> [The task]:
Repeat all of the data word for word so that only the pictures are missing from the copy.

> [Information provided]:
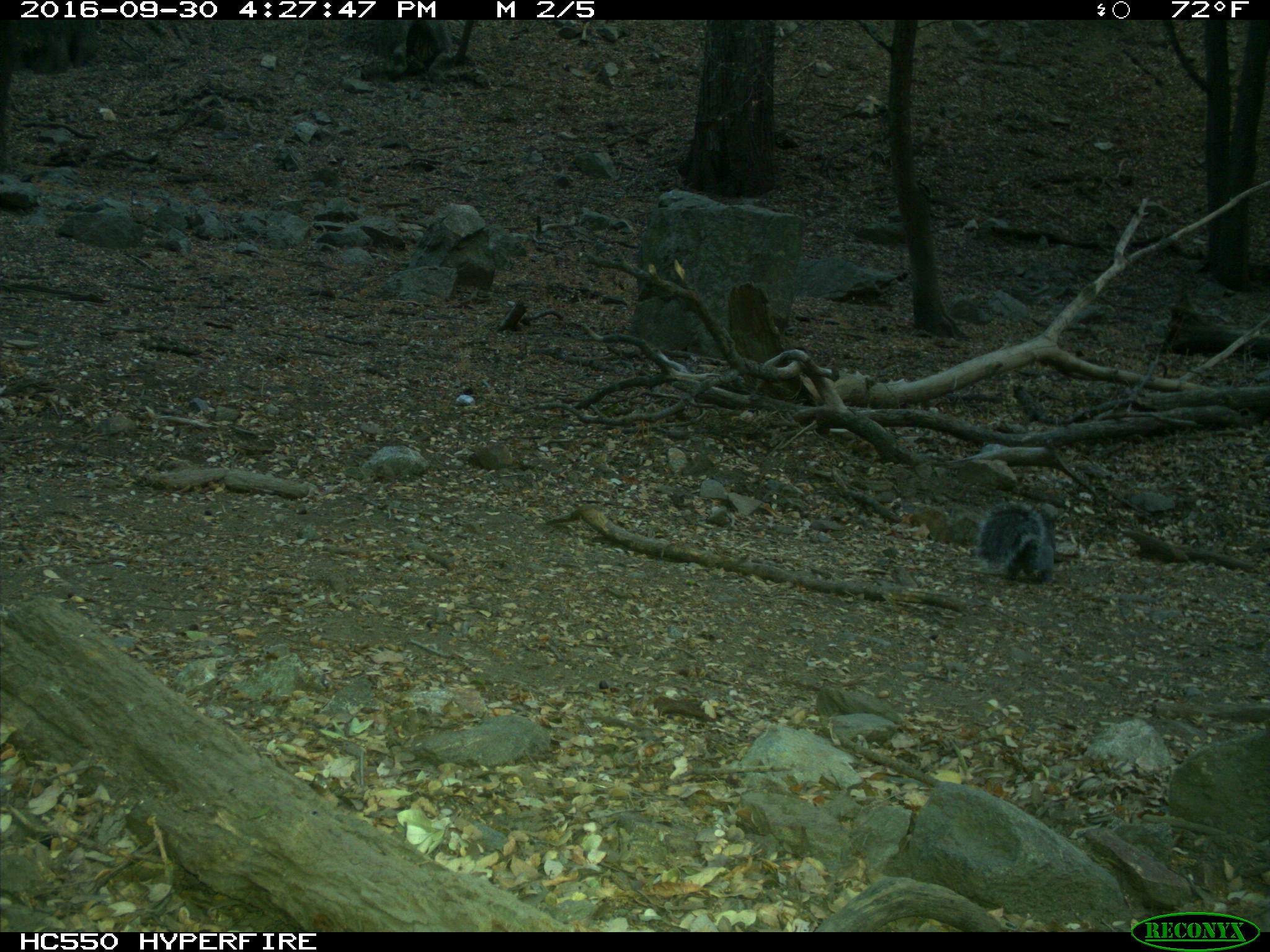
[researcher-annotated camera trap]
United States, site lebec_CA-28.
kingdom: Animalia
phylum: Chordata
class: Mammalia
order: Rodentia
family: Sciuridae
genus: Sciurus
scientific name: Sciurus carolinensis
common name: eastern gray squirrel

> [Exercise solution]:
[researcher-annotated camera trap]
United States, site lebec_CA-28.
kingdom: Animalia
phylum: Chordata
class: Mammalia
order: Rodentia
family: Sciuridae
genus: Sciurus
scientific name: Sciurus carolinensis
common name: eastern gray squirrel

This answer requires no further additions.